The immediate and sudden resignation of Claudine Gay, the former Harvard president who left her position after allegations surfaced of her plagiarizing pieces of her academic work and criticism over her congressional testimony about campus antisemitism, has still struck a chord for some academic pundits.
For Fred Williams, a professor who represents the Men’s Minority Network, his frustration stems from his belief that controversy was birthed from institutional racism.
In an op-ed penned for the Columbia Missourian, he writes: “My initial suspicion was that this was a witch-hunt to discredit a Black professional in a prestigious role, but, like any good scientist, I needed to see some evidence.”
He continued: “Dr. Gay was sloppy and lazy in her dissertation writing. I was disappointed. She knew what was at stake here. She needed to do better. No, she isn’t completely ripping other people off. To be honest, writing professional research papers is a world of drudgery. She read a lot of things and didn’t properly annotate when she was paraphrasing. Wrong? Yes. Easy to do? Absolutely, yes. Are a lot of us probably guilty of it at one point or another? For sure, but my initial estimation wasn’t completely off.
He cited that on December 10, conservative activist Christopher Rufo and The American Conservative contributing editor Christopher Brunet posted allegations on Substack, accusing Gay of plagiarizing parts of her political science dissertation during her doctoral studies at Harvard in the 1990s. Rufo further amplified the claims on the social media platform X, stating that he and Brunet had been investigating the matter and “waiting for the precise moment of maximum impact” before publishing their story, stating that “there are rumors that the plagiarism scandal could be the final nail in Gay’s coffin.”
“Her associates knew about this alleged behavior but sat on that for over a week to deliver ‘maximum impact?’ What is that? If you think someone did something wrong, then just say so. If your issue is academic integrity, then what is this political posturing? Stinks of racism. And it is exasperating.”

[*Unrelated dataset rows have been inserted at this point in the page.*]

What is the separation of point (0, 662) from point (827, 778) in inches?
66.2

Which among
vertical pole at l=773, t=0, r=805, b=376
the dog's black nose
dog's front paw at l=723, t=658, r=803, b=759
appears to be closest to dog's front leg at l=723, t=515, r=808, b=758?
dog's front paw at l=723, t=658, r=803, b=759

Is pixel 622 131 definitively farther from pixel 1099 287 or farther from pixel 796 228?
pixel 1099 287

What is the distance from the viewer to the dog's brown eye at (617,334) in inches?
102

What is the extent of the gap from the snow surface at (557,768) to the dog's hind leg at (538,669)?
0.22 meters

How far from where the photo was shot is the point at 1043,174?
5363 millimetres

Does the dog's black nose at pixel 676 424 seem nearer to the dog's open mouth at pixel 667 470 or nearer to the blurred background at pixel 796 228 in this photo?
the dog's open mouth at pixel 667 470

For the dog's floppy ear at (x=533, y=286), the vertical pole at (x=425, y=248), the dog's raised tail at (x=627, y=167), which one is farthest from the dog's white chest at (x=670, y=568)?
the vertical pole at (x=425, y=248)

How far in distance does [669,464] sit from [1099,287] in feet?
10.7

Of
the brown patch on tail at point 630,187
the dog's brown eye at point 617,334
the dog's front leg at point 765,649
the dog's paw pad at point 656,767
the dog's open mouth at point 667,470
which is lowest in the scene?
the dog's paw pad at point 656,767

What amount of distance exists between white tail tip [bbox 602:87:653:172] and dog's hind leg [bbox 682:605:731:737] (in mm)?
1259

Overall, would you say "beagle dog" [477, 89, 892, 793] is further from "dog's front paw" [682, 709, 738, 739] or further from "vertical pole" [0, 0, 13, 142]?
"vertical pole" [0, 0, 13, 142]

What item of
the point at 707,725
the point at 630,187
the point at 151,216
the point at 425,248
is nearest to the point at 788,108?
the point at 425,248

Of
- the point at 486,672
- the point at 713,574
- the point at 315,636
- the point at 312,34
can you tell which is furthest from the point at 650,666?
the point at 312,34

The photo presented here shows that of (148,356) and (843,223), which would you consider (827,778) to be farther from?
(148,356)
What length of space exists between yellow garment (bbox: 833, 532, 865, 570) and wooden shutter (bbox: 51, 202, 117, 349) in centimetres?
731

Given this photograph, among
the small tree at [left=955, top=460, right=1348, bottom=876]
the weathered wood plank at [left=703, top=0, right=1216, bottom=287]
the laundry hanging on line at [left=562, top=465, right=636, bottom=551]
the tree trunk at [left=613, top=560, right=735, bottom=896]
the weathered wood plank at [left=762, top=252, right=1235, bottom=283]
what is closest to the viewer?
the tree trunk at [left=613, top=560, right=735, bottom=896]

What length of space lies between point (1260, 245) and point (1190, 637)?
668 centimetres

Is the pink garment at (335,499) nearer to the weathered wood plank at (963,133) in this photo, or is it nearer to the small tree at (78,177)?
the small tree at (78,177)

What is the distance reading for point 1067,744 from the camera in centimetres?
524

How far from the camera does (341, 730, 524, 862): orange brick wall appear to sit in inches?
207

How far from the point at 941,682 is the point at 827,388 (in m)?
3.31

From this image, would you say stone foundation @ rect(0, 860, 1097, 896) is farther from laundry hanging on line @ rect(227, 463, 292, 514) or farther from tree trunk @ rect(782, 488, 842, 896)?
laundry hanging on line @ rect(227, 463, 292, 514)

He concluded that while Gay is not innocent, the punishment does not fit the crime. “She didn’t publish a book written by her intern, another colleague or anything like that. The double standard for all marginalized people, to be vigilant for every mistake, each misstep to guard against some malcontent who doesn’t think we belong in a position for one reason or another. That is an aspect of institutional racism that I don’t think people really understand.”